FAZENDO A DIFERENÇA "O meu objetivo é continuar servindo, isto é o que me move, continuar fazendo a diferença. Eu acho que eu consegui aproximar a Polícia das pessoas e a política precisa se aproximar ainda mais"

ameaça contra a mulher, lesão corporal, tentativas de feminicídio, mas o feminicídio continua sendo o grande gargalo. Nós temos que pensar no macro, nas oportunidades que estamos dando para essas mulheres.

Qual o conselho que a senhora daria para essa mulher que está sofrendo algum tipo de violência?

Que denuncie e não desista, quando sofrer qualquer tipo de violência, seja patrimonial, moral, física e sexual. As pessoas que estão próximas delas, muitas vezes não enxergam ou fazem que não estão enxergando. Nós temos que pensar que aquele velho ditado: “Em briga de marido e mulher não se mete a colher”, não existe mais e não pode existir. Todos nós, de alguma forma, somos responsáveis por ajudar essa família que como um todo está pedindo ajuda. Que a mulher não tenha medo, nem vergonha de denunciar e procure as Delegacias de Polícia, os órgãos, desde o Poder Judiciário, como o Ministério Público e a Defensoria Pública, até a própria Brigada Militar, que tem projetos excelentes, como a Patrulha Maria da Penha. A busca e o pedido de socorro salva vidas. Muitas mulheres, às vezes, dizem: “Delegada, eu não vou registrar, porque vai ficar muito pior”. Os números demonstram o contrário, após um registro, há uma intervenção do Estado. Infelizmente, as que morrem, ao longo dos últimos cinco anos, em que fizemos essa análise no estado do RS, são aquelas que não tiveram coragem de denunciar.

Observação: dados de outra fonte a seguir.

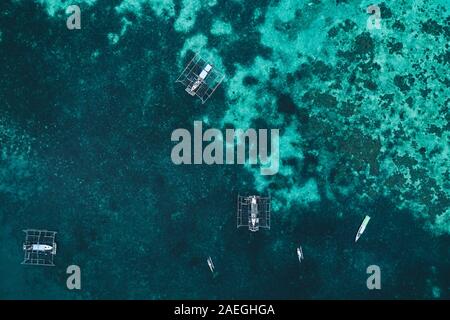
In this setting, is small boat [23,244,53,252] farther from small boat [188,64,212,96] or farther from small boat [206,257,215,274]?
small boat [188,64,212,96]

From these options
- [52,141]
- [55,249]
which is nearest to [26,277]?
[55,249]

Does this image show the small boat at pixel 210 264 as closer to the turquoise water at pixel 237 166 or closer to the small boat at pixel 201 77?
the turquoise water at pixel 237 166

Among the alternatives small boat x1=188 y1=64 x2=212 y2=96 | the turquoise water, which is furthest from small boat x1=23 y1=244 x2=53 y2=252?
small boat x1=188 y1=64 x2=212 y2=96

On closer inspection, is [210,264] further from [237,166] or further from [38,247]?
[38,247]

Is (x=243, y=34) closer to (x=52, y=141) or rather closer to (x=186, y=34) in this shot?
(x=186, y=34)

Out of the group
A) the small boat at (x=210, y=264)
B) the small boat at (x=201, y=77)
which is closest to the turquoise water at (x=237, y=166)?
the small boat at (x=210, y=264)

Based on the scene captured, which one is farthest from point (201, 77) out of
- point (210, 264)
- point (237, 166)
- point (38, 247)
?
point (38, 247)

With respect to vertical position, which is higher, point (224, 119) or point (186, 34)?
point (186, 34)

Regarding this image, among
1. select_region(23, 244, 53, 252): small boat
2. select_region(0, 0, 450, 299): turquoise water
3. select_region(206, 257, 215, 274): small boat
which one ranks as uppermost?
select_region(0, 0, 450, 299): turquoise water
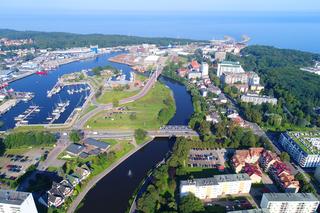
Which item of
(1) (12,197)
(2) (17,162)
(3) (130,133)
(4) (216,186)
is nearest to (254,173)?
(4) (216,186)

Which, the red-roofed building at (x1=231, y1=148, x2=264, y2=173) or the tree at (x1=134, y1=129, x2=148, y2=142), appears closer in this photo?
the red-roofed building at (x1=231, y1=148, x2=264, y2=173)

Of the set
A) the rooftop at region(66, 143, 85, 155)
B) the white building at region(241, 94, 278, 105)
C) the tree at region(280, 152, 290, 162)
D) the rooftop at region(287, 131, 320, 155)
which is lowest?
the rooftop at region(66, 143, 85, 155)

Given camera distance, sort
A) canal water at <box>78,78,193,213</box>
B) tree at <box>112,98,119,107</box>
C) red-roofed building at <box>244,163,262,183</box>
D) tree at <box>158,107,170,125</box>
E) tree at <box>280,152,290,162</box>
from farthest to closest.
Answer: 1. tree at <box>112,98,119,107</box>
2. tree at <box>158,107,170,125</box>
3. tree at <box>280,152,290,162</box>
4. red-roofed building at <box>244,163,262,183</box>
5. canal water at <box>78,78,193,213</box>

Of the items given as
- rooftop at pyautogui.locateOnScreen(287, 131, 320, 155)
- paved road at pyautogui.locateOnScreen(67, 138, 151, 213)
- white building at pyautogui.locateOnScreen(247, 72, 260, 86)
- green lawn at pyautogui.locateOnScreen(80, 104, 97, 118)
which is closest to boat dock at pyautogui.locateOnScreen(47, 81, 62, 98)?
green lawn at pyautogui.locateOnScreen(80, 104, 97, 118)

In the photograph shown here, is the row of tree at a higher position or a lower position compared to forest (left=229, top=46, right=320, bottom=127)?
lower

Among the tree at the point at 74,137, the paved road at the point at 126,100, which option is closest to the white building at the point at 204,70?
the paved road at the point at 126,100

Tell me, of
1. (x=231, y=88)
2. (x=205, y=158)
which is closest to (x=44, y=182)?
(x=205, y=158)

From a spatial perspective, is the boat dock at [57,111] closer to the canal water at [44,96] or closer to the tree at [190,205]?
the canal water at [44,96]

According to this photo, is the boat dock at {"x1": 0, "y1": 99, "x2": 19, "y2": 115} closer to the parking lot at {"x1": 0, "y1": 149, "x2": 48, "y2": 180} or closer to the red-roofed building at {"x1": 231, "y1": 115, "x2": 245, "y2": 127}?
the parking lot at {"x1": 0, "y1": 149, "x2": 48, "y2": 180}
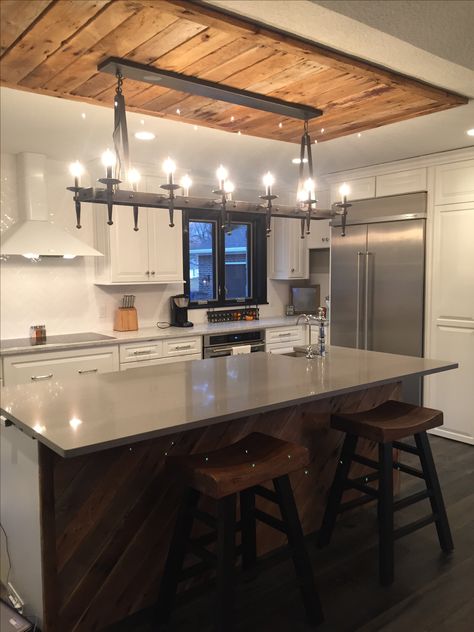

Ao longo da pandemia, as mulheres sofreram mais, até pela falta de emprego. Elas vivem numa informalidade muito maior do que os homens. Dentro da Polícia abrimos a possibilidade de fazer o registro na Delegacia on-line, nos aplicativos também, como o PC Alerta e o WhatsApp. Nós temos que ajudar ainda mais, precisamos ter política pública, que traga uma efetividade e faça com que mude a cultura. Se nós não mudarmos a cultura, nós não protegeremos essas mulheres.

Quais são as suas considerações finais? Estou extremamente feliz nessa nova jornada, realmente continuo sendo delegada de Polícia, concursada, não deixarei de ser delegada, mas eu estou querendo me doar mais. Cheguei no topo da carreira, que é o topo mais alto em que nós podemos ocupar dentro da instituição. O meu objetivo é continuar servindo, isto é o que me move, continuar fazendo a diferença. Eu acho que eu consegui aproximar a Polícia das pessoas e a política precisa se aproximar ainda mais, o deputado e a deputada são esse elo de ligação. Eu estou acostumada, há 20 anos como servidora, servir e ajudar. Isso que eu estou me propondo, como pré-candidata a deputada estadual, fazer mais pela segurança pública, mas também ampliar esta disponibilidade a mais pessoas. Nós temos uma Assembleia que é formada por 55 deputados, somente 10 são mulheres, quando olhamos a população gaúcha, vemos que mais de 50% da população é composta por mulheres. Então, isso também me move, colocar as mulheres em espaços de decisão.